Mabenan · 2023-08-04T21:19:08Z

@auxon I use it the following way

history = ConversationBufferMemory(ai_prefix="### Assistant", human_prefix="### Human")
template = """
            {history}
            ### Human: {input}
            ### Assistant:"""
prompt = PromptTemplate(template=template, input_variables=["history","input"])
streaminCallback = AsyncIteratorCallbackHandler()
            llmObj = AGPT4All(model = modelpath, verbose=False, allow_download=True,
                temp = properties["temp"],
                top_k = properties["top_k"],
                top_p = properties["top_p"],
                repeat_penalty = properties["repeat_penalty"],
                repeat_last_n = properties["repeat_last_n"],
                n_predict = properties["n_predict"],
                n_batch = properties["n_batch"],
                callbacks=[streaminCallback],
                n_threads= threads,
                streaming = True)
history.load_memory_variables({})
chain = ConversationChain(prompt=prompt, llm=llmObj, memory=history)
asyncio.create_task(chain.apredict(input=data["prompt"]))
start = datetime.now()
tokenCount = 0
async for respEntry in streaminCallback.aiter():
    now = datetime.now()
    diff = now - start
    tokenCount += 1
    print("Tokens per Second: " + str(tokenCount / diff.total_seconds()))
    compResp = compResp + respEntry
    yield respEntry
´´´

auxon · 2023-08-04T21:27:09Z

@Mabenan Thanks!

varshasathya · 2023-08-22T09:37:22Z

Hi
When I try to 'arun' the below chain using Sagemaker Endpoint, I'm receiving the following error.
chain = LLMChain(llm = SagemakerEndpoint(endpoint_name=llm_ENDPOINT,region_name=REGION_NAME, content_handler=content_handler), prompt=prompt)

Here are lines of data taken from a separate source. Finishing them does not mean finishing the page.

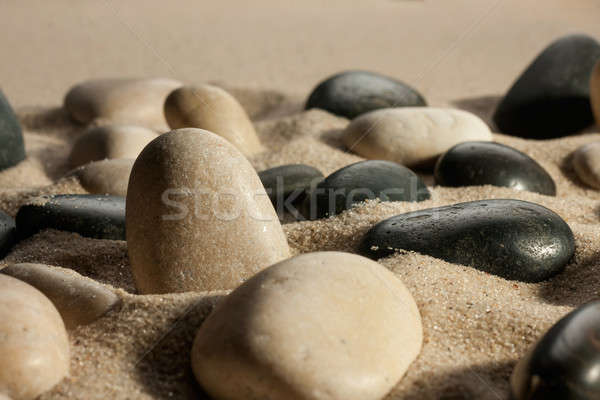 Closeup of stones sticking out of the sand in the sunlight Stock photo © alekleks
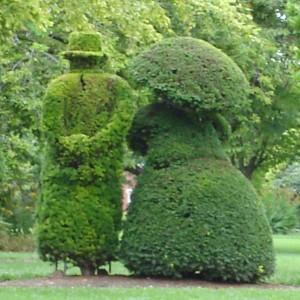 columbus_topiary_gardens-250-250-300x300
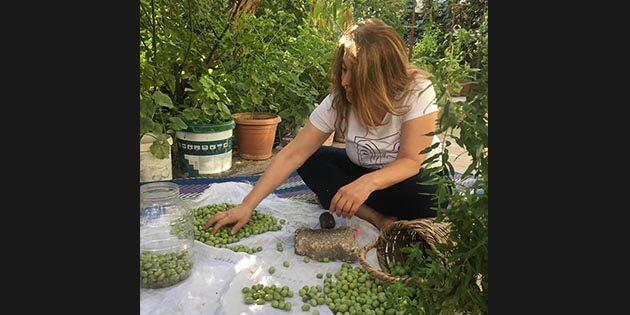 Gastronomi kentinde zeytinin hasat zamanı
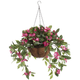 Fully Assembled Impatiens Hanging Basket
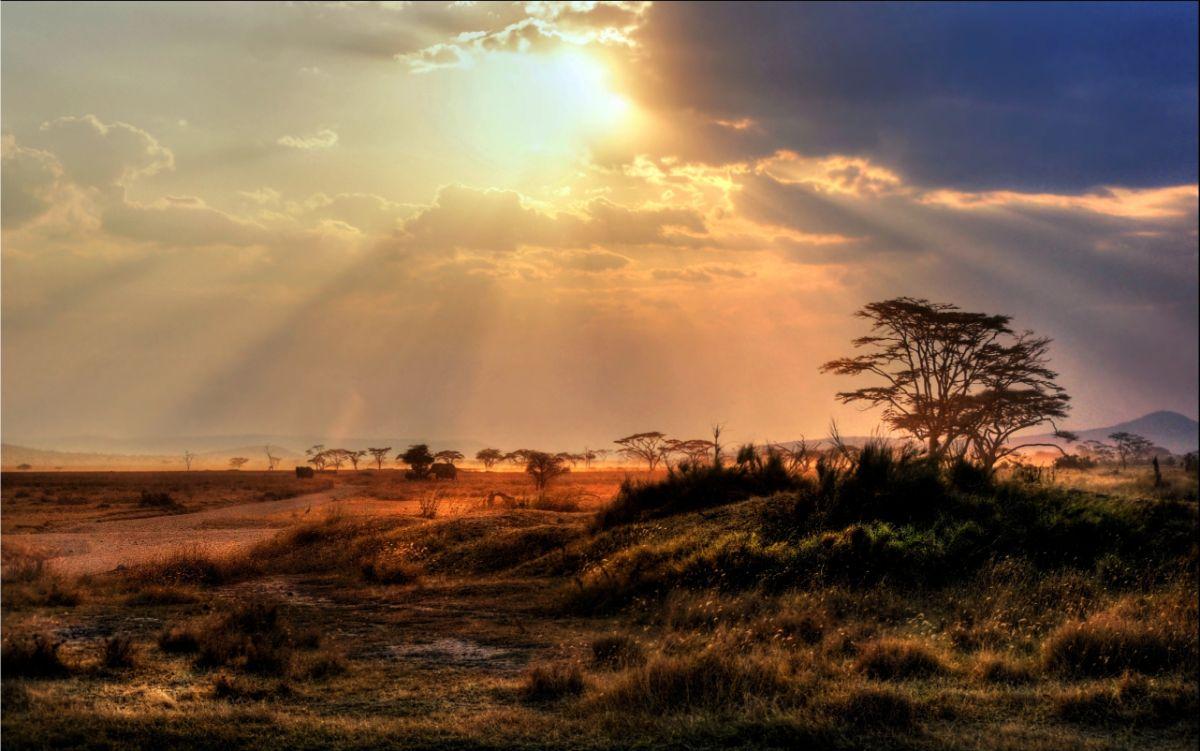 Kenya Sky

NotImplementedError: Async generation not implemented for this LLM.

Is the Async calls available for Sagemaker Endpoint? If not, is there a workaround for the same.

Thanks in advance.

dosubot · 2023-11-21T16:03:23Z

Hi, @PiotrPmr! I'm Dosu, and I'm here to help the LangChain team manage their backlog. I wanted to let you know that we are marking this issue as stale.

From what I understand, you are experiencing an error with async calls in the GPT4All chat integration. It seems that other users have also reported the same issue and are waiting for a fix. User @khaledadrani has mentioned that they have made a fix and will be making a pull request soon. Additionally, user @Mabenan has provided a workaround for using GPT4All with async calls.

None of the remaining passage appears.